**To do:** Print the Hatchify contribution note in full, word for word.

**Selected excerpt:**
We are happy to see that you might be interested in contributing to Hatchify! There is no need to ask for permission to contribute. For example, anyone can open issues and propose changes to the source code (via Pull Requests). Here are some ways people can contribute:

  • Opening well-written bug reports (via New Issue)
  • Opening well-written feature requests (via New Issue)
  • Proposing improvements to the documentation (via New Issue)
  • Opening Pull Requests to fix bugs or make other improvements
  • Reviewing (i.e. commenting on) open Pull Requests, to help their creators improve it if needed and allow maintainers to take less time looking into them
  • Helping to clarify issues opened by others, commenting and asking for clarification
  • Helping people in our public Discord community

Hatchify is strongly moved by contributions from people like you. All maintainers also work on their free time here.

Brief web captions:

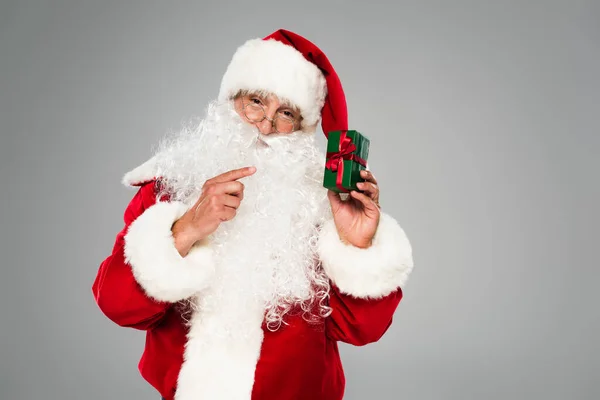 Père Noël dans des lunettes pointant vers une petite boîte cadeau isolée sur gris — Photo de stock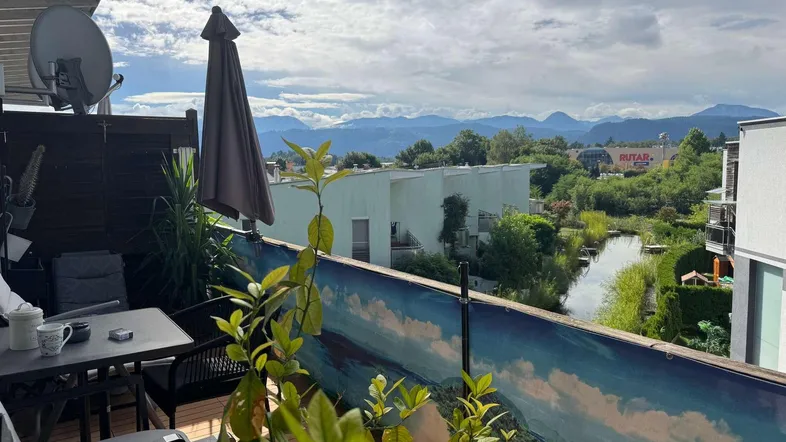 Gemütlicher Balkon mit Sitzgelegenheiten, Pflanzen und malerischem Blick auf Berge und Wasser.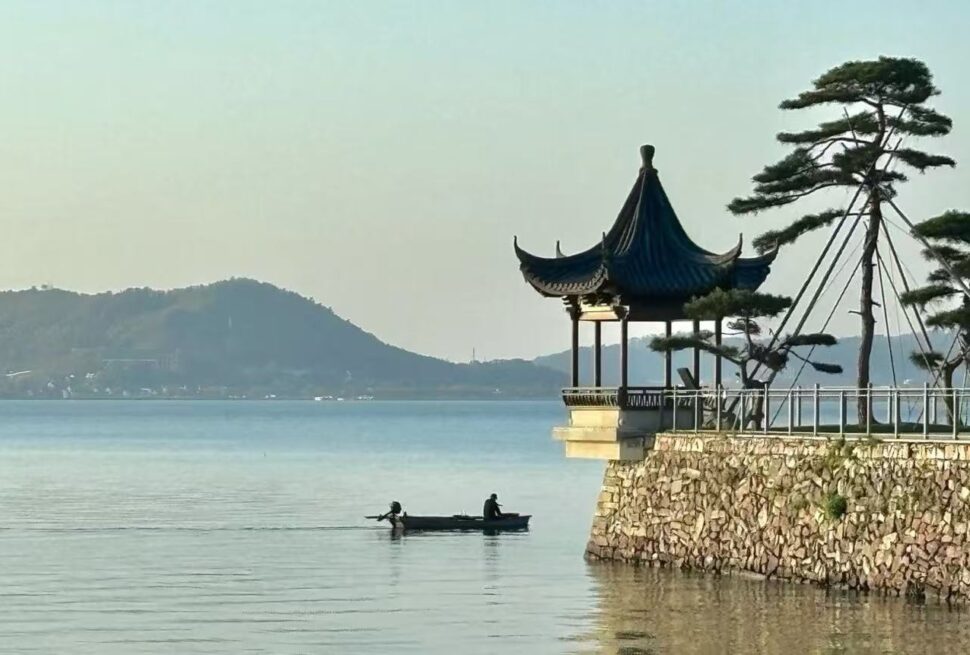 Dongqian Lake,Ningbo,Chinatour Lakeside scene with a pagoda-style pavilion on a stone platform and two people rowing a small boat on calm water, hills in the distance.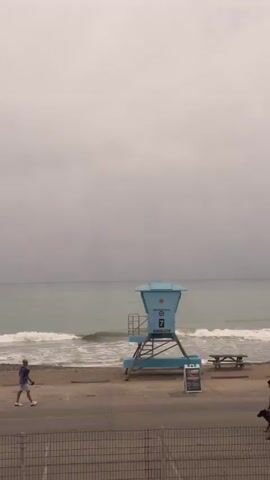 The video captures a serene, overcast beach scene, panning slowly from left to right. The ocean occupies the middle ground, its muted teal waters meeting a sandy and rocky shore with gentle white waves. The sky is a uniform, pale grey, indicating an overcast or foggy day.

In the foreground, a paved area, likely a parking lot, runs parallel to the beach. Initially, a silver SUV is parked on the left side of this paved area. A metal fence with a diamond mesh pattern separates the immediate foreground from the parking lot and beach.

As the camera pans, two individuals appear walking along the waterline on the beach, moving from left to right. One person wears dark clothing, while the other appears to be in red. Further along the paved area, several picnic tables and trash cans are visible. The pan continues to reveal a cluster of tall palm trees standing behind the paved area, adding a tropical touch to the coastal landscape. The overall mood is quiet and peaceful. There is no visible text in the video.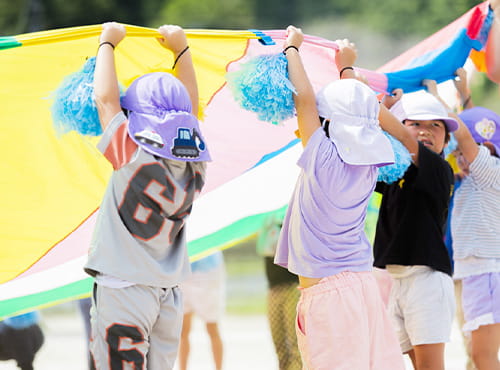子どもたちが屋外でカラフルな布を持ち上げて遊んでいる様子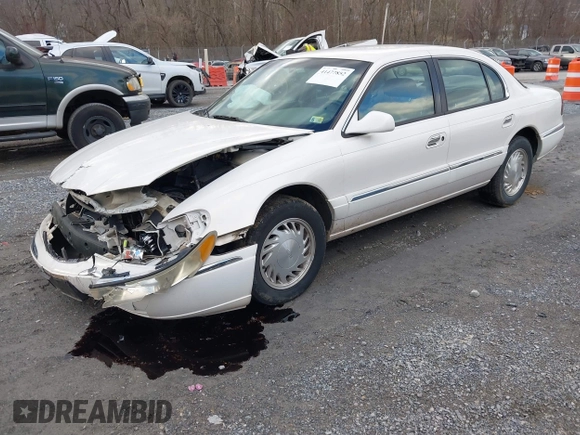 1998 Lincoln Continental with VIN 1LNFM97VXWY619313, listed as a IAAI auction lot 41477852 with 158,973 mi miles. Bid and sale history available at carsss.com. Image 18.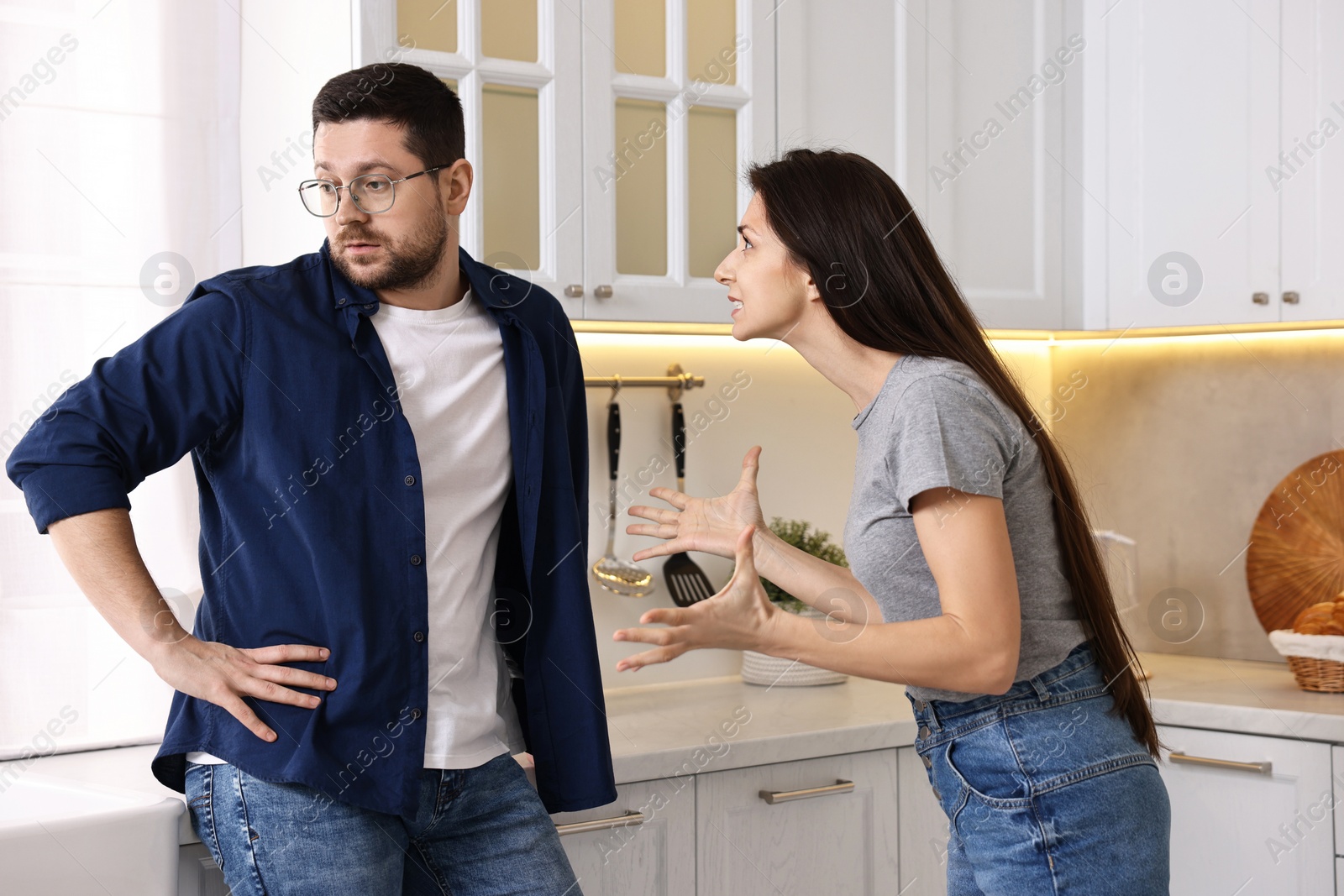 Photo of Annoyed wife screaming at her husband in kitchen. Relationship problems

**Exercise answer:**
We are happy to see that you might be interested in contributing to Hatchify! There is no need to ask for permission to contribute. For example, anyone can open issues and propose changes to the source code (via Pull Requests). Here are some ways people can contribute:

  • Opening well-written bug reports (via New Issue)
  • Opening well-written feature requests (via New Issue)
  • Proposing improvements to the documentation (via New Issue)
  • Opening Pull Requests to fix bugs or make other improvements
  • Reviewing (i.e. commenting on) open Pull Requests, to help their creators improve it if needed and allow maintainers to take less time looking into them
  • Helping to clarify issues opened by others, commenting and asking for clarification
  • Helping people in our public Discord community

Hatchify is strongly moved by contributions from people like you. All maintainers also work on their free time here.